START LISTED ENTRIES

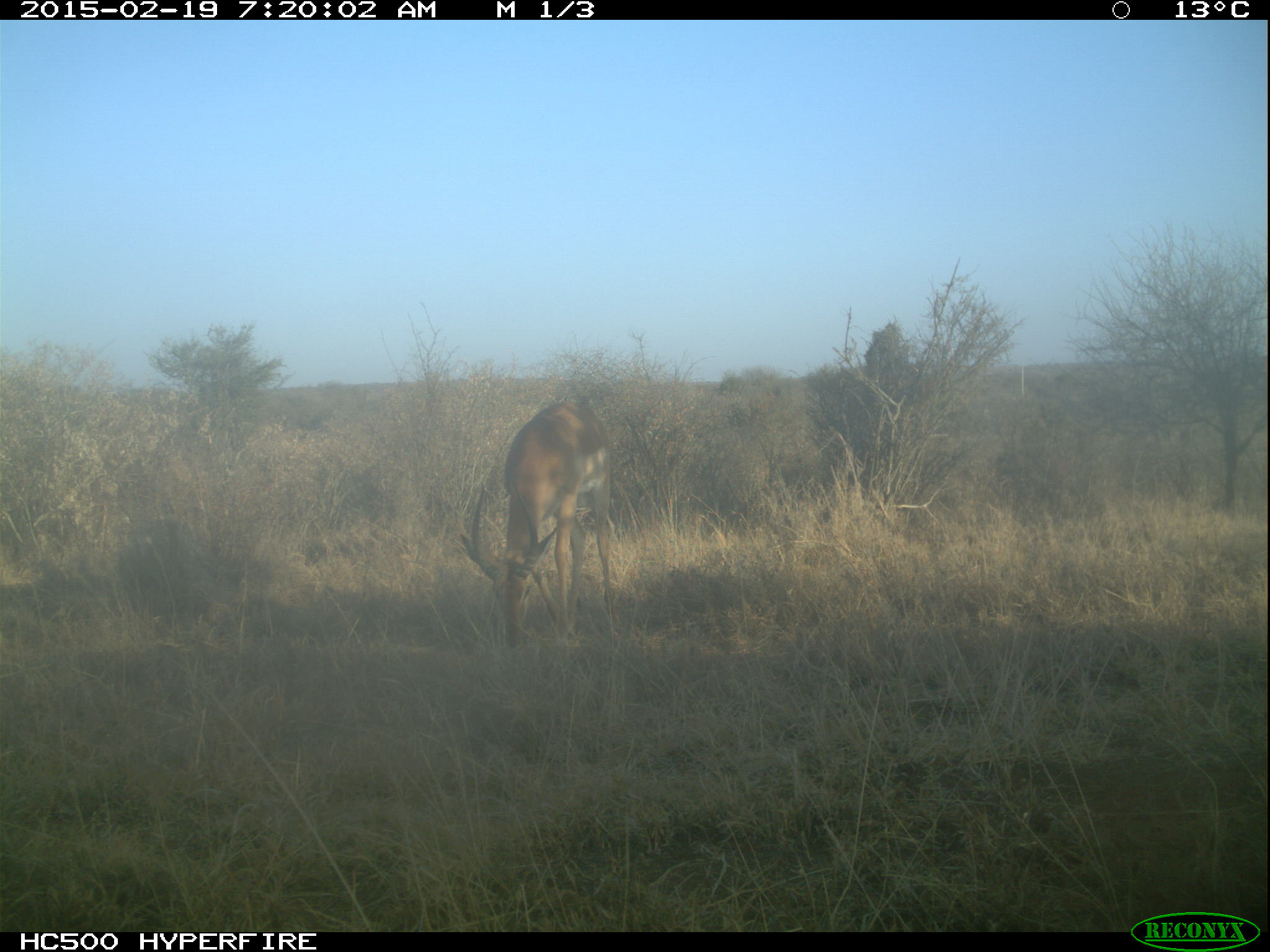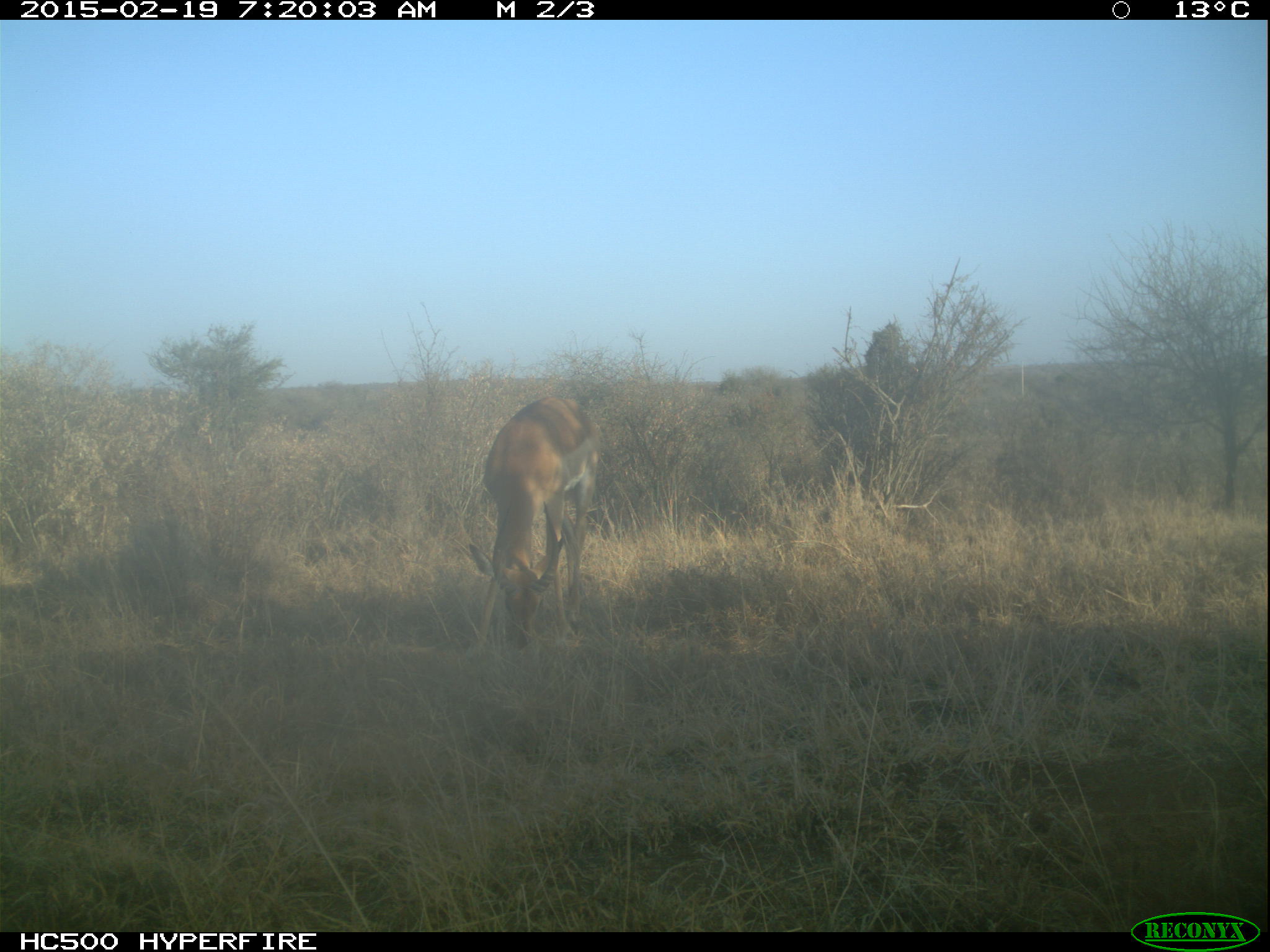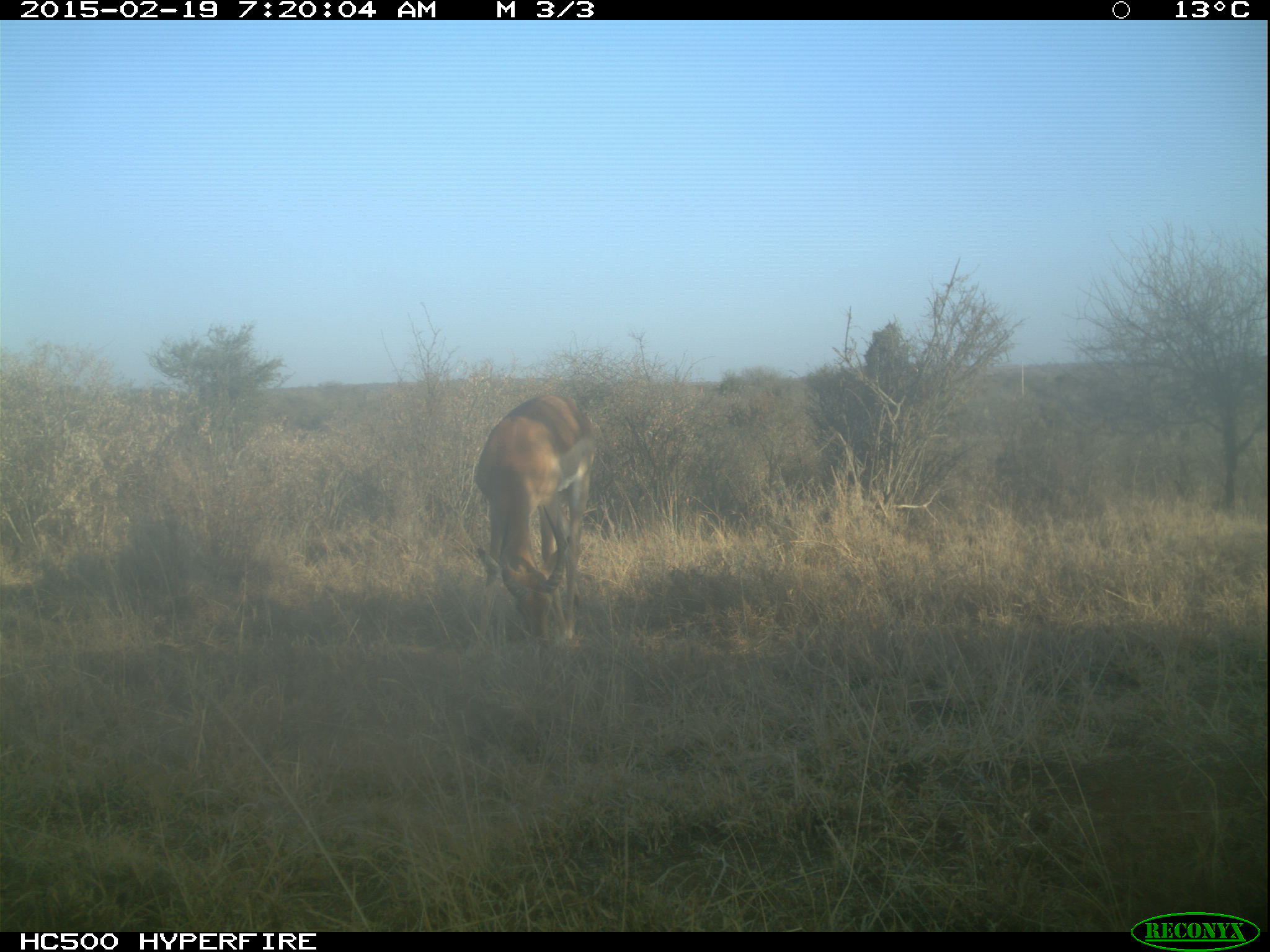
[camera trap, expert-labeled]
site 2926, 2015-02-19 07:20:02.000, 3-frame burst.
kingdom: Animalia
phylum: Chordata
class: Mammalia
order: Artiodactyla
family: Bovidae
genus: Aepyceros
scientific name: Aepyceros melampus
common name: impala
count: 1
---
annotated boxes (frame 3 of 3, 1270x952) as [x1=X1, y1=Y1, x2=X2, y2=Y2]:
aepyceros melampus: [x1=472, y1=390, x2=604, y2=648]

END LISTED ENTRIES
START LISTED ENTRIES

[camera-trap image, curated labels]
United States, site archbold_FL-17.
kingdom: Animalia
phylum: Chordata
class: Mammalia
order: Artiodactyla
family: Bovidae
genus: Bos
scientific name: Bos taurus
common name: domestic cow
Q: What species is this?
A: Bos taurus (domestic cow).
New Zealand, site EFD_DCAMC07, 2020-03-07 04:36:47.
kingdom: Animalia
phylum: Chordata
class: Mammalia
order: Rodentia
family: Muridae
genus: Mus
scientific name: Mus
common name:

END LISTED ENTRIES
START LISTED ENTRIES

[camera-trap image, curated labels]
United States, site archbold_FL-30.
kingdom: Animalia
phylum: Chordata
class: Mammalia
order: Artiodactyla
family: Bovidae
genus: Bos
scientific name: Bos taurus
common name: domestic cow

END LISTED ENTRIES

§ YOUR TASK
The answer must be every line of the entries that includes the word "United".

§ RESPONSE AREA
United States, site archbold_FL-17.
United States, site archbold_FL-30.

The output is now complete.